Supplied text:
⟨
5.5. Basic Configuration Information Package

When the MASA authorization token is returned to the New Entity an arbitrary information package can be signed and delivered along side it. This is signed by the Domain Registrar. The New Entity first verifies the Audit Token and, if it is valid, then uses the domain's TA to validate the Information Package.

[[EDNOTE: The domainID as included in the log and as sent in the authorization token is only a hash of the domain root certificate. This is insufficient for the new entity to move out of the provisional state as it needs a full root certificate to validate the TLS certificate chain. This information package could be used to deliver the full certificate or the full certificate could be included in the authorization token. Lacking either the new entity needs to stay in the provisional state until it performs an RFC7030 /getcacerts to obtain the full certificate chain.]]

[[EDNOTE: The package format to be specified here. Any signed format is viable and ideally one can simply be specified from netconf. The Registar knows the New Entity device type from the 802.1AR credential and so is able to determine the proper format for the configuration.]]

5.6. Request MASA authorization log

A registrar requests the MASA authorization log from the MASA service using this EST extension.

This is done with an HTTP GET using the operation path value of "/requestMASAlog".

The log data returned is a file consisting of all previous log entries. For example:

  {"date":"<date/time of the entry>"},
   "domainID":"<domainID as extracted from the root
                certificate within the PKCS7 of the
                audit token request>",
   "nonce":"<any nonce if supplied (or NULL)>"},

  {"date":"<date/time of the entry>"},
   "domainID":"<domainID as extracted from the root
                certificate within the PKCS7 of the
                audit token request>",
   "nonce":"<any nonce if supplied (or NULL)>"},

Distribution of a large log is less than ideal. This structure can be optimized as follows: All nonce-less entries for the same domainID can be condensed into the single most recent nonceless entry.

The Registrar uses this log information to make an informed decision regarding the continued bootstrapping of the New Entity. For example if the log includes unexpected domainIDs this is indicative of problematic imprints by the new entity. If unexpected nonce-less entries exist this is indicative of the permanent ability for the unknown domain to trigger a reset of the device and take over management of it. Equipment that is purchased pre-owned can be expected to have an extensive history.
⟩
What to do: Please copy everything in the MASA authorization log text from "Distribution of a" down to "an extensive history.", swapping "pre-owned" for "secondhand". The items that come next are separate material.

Provided material:
⟨
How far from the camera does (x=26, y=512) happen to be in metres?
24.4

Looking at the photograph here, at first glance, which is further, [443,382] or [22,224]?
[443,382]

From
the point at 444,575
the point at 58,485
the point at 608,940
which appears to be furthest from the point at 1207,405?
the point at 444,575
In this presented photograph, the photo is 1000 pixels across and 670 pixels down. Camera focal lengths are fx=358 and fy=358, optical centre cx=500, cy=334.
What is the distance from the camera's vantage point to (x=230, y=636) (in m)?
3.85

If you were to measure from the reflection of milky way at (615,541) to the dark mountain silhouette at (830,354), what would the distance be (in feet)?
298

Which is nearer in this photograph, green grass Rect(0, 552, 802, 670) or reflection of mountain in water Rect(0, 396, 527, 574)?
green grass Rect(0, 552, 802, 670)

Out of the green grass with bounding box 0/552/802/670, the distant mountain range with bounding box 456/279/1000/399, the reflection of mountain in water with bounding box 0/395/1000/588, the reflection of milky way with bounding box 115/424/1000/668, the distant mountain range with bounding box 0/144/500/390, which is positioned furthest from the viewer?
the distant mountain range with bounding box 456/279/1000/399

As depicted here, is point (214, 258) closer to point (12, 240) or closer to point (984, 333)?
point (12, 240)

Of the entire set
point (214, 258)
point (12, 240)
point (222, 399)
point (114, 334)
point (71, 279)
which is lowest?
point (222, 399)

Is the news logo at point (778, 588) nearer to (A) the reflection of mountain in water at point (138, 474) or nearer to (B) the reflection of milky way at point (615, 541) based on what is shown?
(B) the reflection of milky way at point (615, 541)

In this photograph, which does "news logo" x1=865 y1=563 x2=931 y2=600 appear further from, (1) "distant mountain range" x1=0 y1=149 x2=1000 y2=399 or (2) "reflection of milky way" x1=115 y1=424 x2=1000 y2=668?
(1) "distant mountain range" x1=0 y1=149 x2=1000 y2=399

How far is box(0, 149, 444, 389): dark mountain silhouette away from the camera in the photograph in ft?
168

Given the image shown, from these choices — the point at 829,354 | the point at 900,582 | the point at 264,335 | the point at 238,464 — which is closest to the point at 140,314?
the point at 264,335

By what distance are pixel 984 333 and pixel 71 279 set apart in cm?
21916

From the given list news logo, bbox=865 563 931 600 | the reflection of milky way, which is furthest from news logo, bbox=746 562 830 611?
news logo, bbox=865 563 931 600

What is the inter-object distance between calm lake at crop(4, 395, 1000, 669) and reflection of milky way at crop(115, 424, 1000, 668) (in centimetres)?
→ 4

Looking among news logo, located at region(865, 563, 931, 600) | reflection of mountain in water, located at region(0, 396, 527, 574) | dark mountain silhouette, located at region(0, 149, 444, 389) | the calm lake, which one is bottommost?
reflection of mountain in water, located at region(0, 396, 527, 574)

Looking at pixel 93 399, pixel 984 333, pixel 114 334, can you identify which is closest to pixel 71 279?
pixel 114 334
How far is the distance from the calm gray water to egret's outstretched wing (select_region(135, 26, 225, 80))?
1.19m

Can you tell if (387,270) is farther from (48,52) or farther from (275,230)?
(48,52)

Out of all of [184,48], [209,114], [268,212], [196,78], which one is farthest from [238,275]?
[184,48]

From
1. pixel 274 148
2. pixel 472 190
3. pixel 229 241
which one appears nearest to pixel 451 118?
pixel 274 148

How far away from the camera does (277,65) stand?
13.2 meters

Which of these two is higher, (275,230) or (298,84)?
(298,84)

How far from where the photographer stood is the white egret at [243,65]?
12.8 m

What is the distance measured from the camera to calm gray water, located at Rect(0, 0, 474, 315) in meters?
⟩
Response to the exercise:
Distribution of a large log is less than ideal. This structure can be optimized as follows: All nonce-less entries for the same domainID can be condensed into the single most recent nonceless entry.

The Registrar uses this log information to make an informed decision regarding the continued bootstrapping of the New Entity. For example if the log includes unexpected domainIDs this is indicative of problematic imprints by the new entity. If unexpected nonce-less entries exist this is indicative of the permanent ability for the unknown domain to trigger a reset of the device and take over management of it. Equipment that is purchased secondhand can be expected to have an extensive history.